[Records from a data collection]
>>>

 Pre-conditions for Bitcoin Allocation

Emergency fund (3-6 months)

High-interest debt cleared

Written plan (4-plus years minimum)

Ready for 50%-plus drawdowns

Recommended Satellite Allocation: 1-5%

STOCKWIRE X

<<<
>>>

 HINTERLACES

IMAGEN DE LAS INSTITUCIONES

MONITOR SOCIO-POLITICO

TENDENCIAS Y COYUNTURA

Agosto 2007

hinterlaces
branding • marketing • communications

<<<
>>>

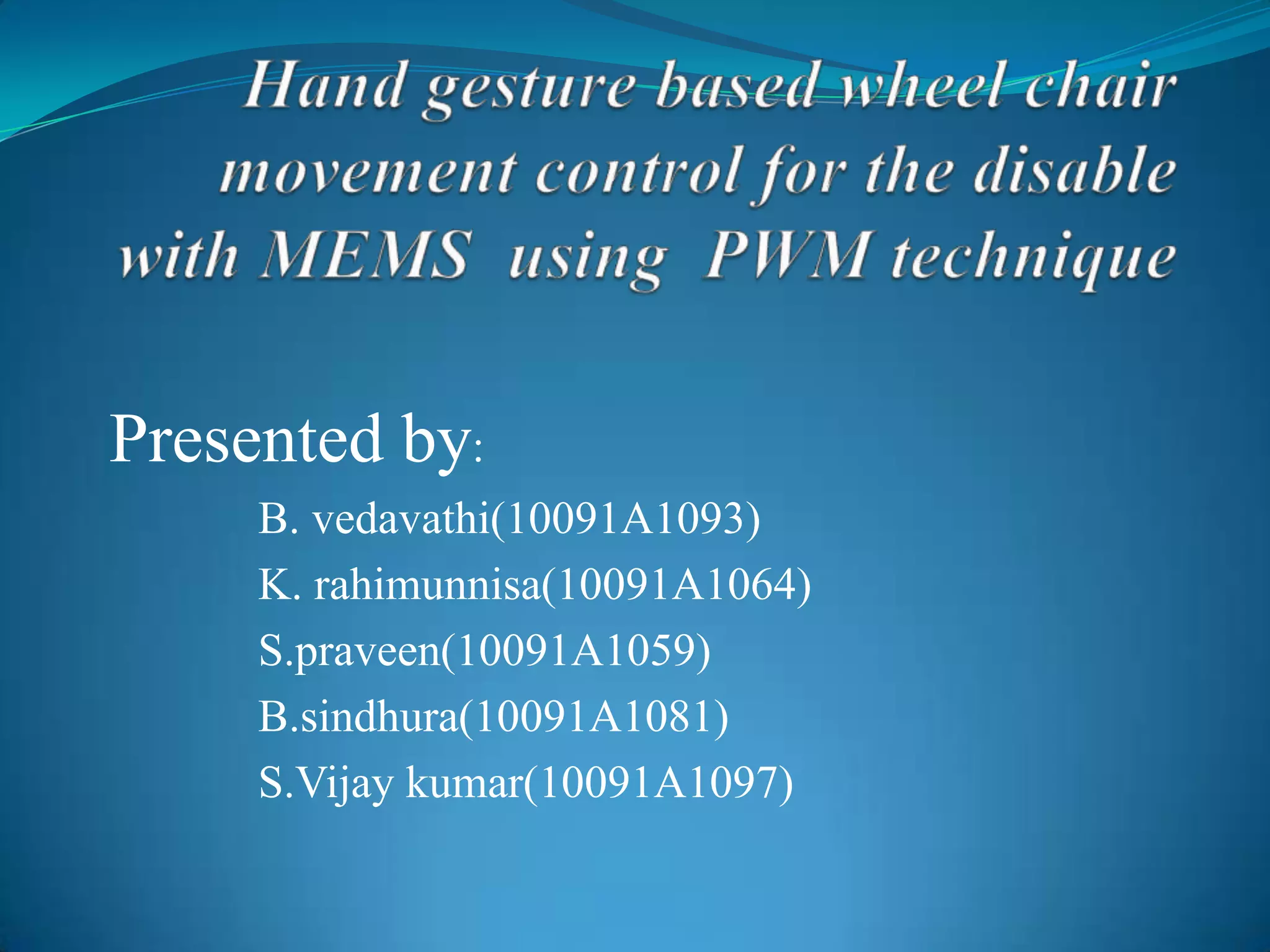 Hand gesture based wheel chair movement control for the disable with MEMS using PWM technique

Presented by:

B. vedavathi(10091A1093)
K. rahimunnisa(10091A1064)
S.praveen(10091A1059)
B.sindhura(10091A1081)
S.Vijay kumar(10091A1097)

<<<

• **TASK DIRECTIONS**
The stretch of entries above that starts with the line containing "B. vedavathi(10091A1093)" and goes on through the line containing "S.Vijay kumar(10091A1097)" is to be transcribed exactly, and no other line is to be transcribed.

• **ANSWER**
B. vedavathi(10091A1093)
K. rahimunnisa(10091A1064)
S.praveen(10091A1059)
B.sindhura(10091A1081)
S.Vijay kumar(10091A1097)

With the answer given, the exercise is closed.